You may not think you know many people that own a Peugeot Boxer - but you also stand to be surprised, as it is used as a donor platform for everything from horseboxes to ambulances to motorhomes and therefore far more prevalent on our roads than you may imagine.
The Boxer is relatively lightweight for a large van, which means that converters love it for its flexibility when it comes to putting a body on the back and lots of equipment inside. The same can be said for the Citroen Relay and the Fiat Ducato, both of which share the same platform, but the contrast is that when it comes to a plain old panel van, the Peugeot has historically been conspicuous in its absence on our roads.
If you’re after an automatic gearbox you’ll be disappointed, as the Boxer has no two-pedal options in its range. If the six-speed manual won’t do you, rivals including the Ford Transit, Mercedes-Benz Sprinter and Volkswagen Crafter are all available with an automatic option.
The Boxer does, however, provide you with plenty of body size options, with four lengths and three heights available. There’s also the chassis cab option which is so popular with bodybuilders as well as double-cab, and minibus versions. Need a converted van in a hurry? Peugeot has a dedicated range of off the shelf Boxer vans available with tipper, dropside, Luton van, curtain-sided van or a low-floor Luton.
You can transport anything from 8m3 to 17m3 if you need to fill up your Boxer van, or as much as 1575kg in the best performing 3.5-tonne van.

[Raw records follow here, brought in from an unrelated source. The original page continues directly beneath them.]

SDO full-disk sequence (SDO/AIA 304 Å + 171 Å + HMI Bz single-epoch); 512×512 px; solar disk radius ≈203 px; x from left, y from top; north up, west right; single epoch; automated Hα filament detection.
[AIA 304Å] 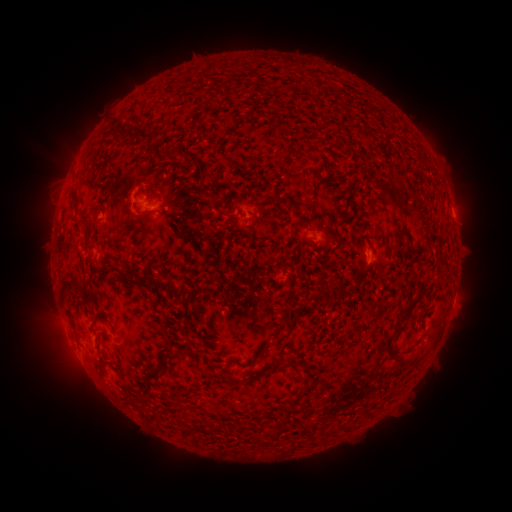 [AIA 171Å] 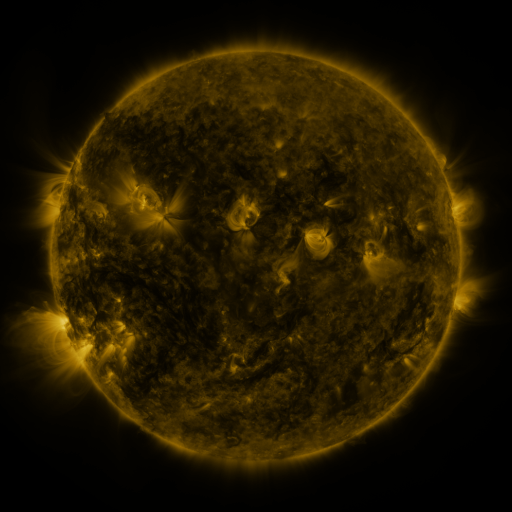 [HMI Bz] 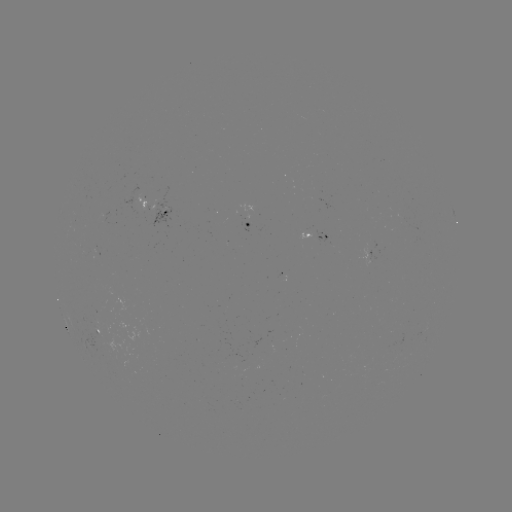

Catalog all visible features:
filament: <bbox>119, 122, 131, 135</bbox>
filament: <bbox>179, 150, 192, 159</bbox>
filament: <bbox>208, 184, 218, 193</bbox>
filament: <bbox>200, 185, 208, 197</bbox>
filament: <bbox>377, 186, 397, 204</bbox>
filament: <bbox>224, 193, 231, 204</bbox>
filament: <bbox>263, 195, 272, 205</bbox>
filament: <bbox>293, 199, 305, 215</bbox>
filament: <bbox>134, 203, 156, 214</bbox>
filament: <bbox>70, 214, 87, 223</bbox>
filament: <bbox>401, 230, 409, 239</bbox>
filament: <bbox>85, 234, 93, 246</bbox>
filament: <bbox>122, 266, 181, 294</bbox>
filament: <bbox>60, 273, 92, 299</bbox>
filament: <bbox>400, 300, 416, 318</bbox>
filament: <bbox>273, 317, 298, 344</bbox>
filament: <bbox>382, 322, 402, 363</bbox>
filament: <bbox>156, 349, 177, 368</bbox>
filament: <bbox>287, 357, 298, 372</bbox>
filament: <bbox>126, 395, 136, 406</bbox>
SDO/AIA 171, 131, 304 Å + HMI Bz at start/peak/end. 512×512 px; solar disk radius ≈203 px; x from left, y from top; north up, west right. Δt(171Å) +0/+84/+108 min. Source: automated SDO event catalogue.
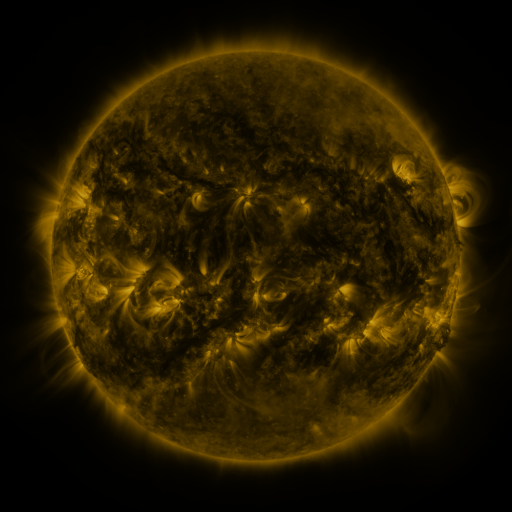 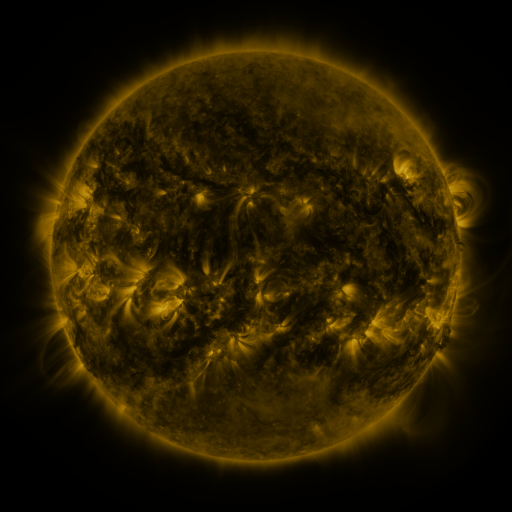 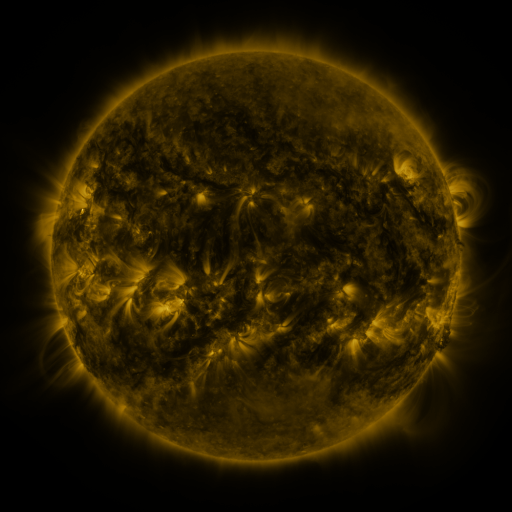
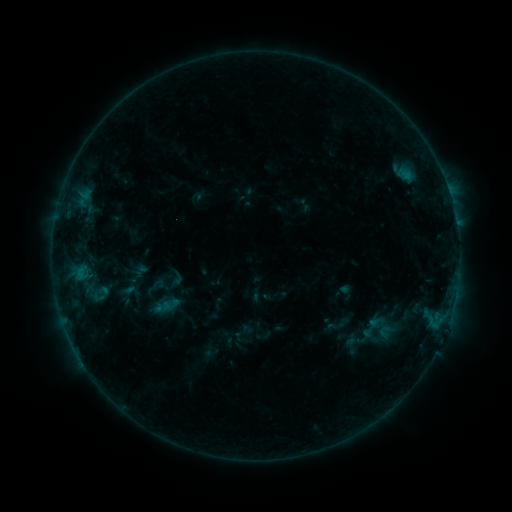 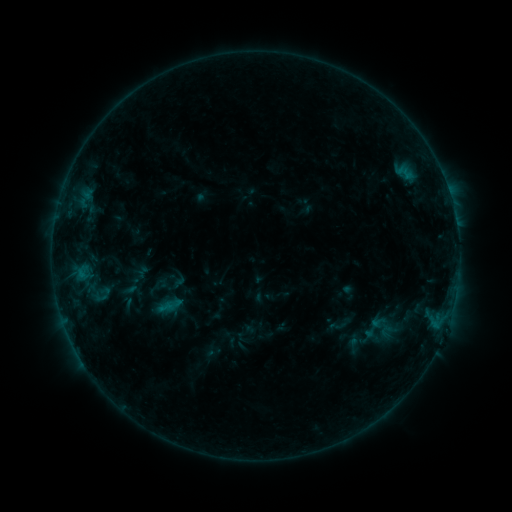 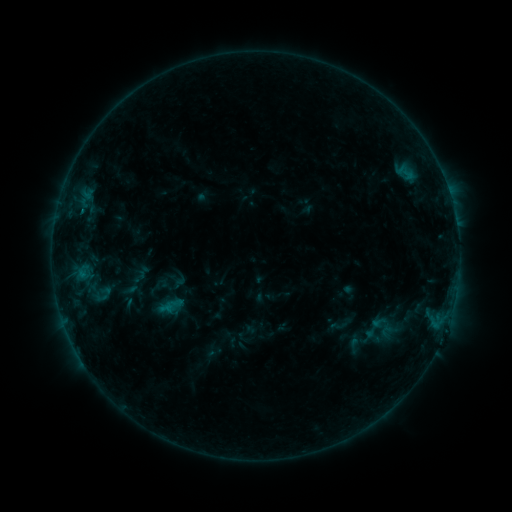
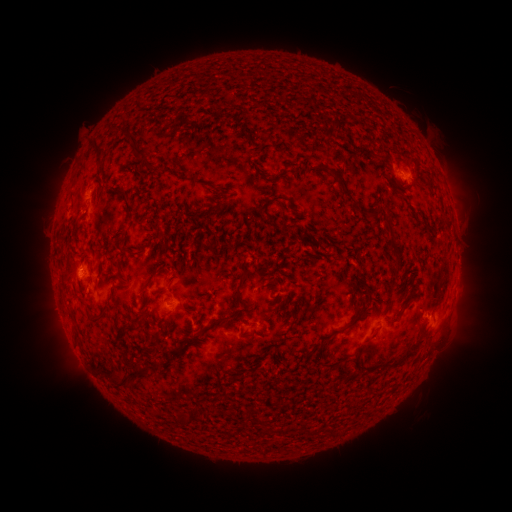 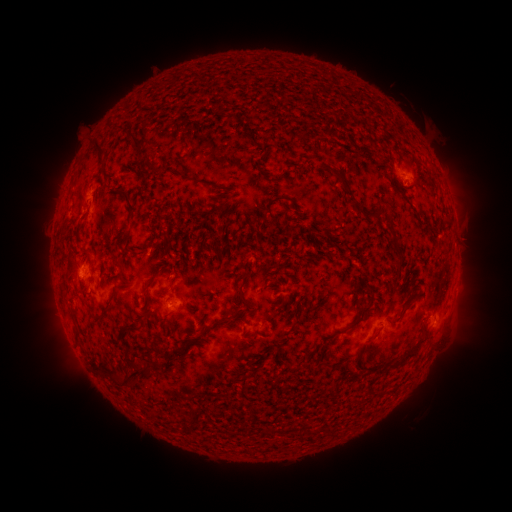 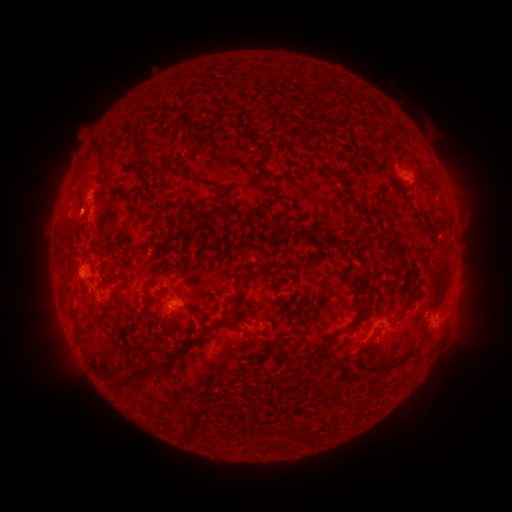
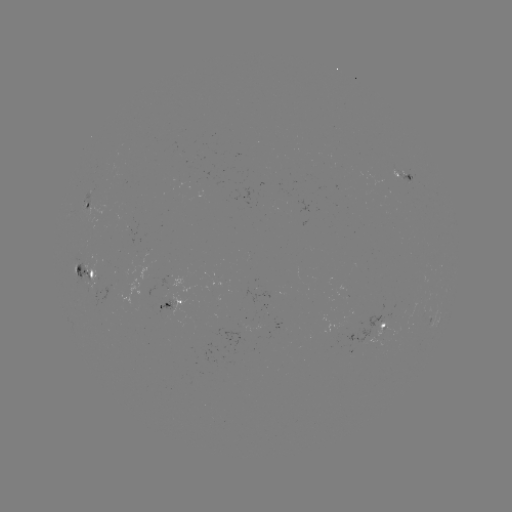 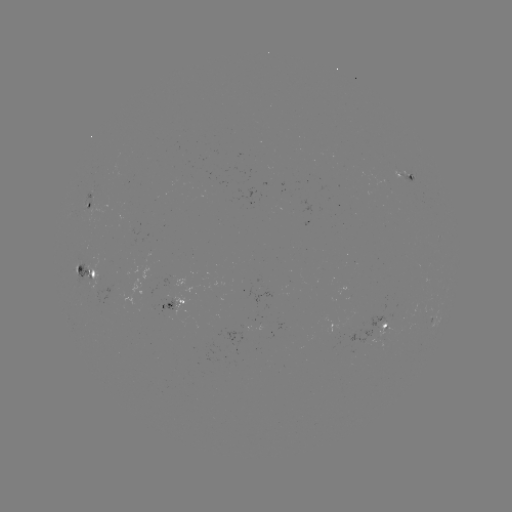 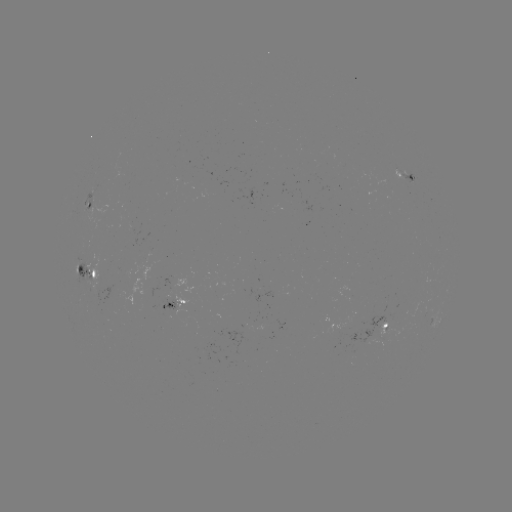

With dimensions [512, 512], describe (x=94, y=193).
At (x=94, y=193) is emerging-flux region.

If you’re looking to find out how to identify this new Boxer from the previous versions then you’ll have to have your wits about you. Almost nothing has changed since a significant redesign of the grille for the Euro-6 update. This time around there’s the option of LED daytime running lights within the headlight unit – something reserved for the most expensive Boxer vans – and a slightly more rounded bumper. It’s minor stuff, none of which is likely to sway your buying choice.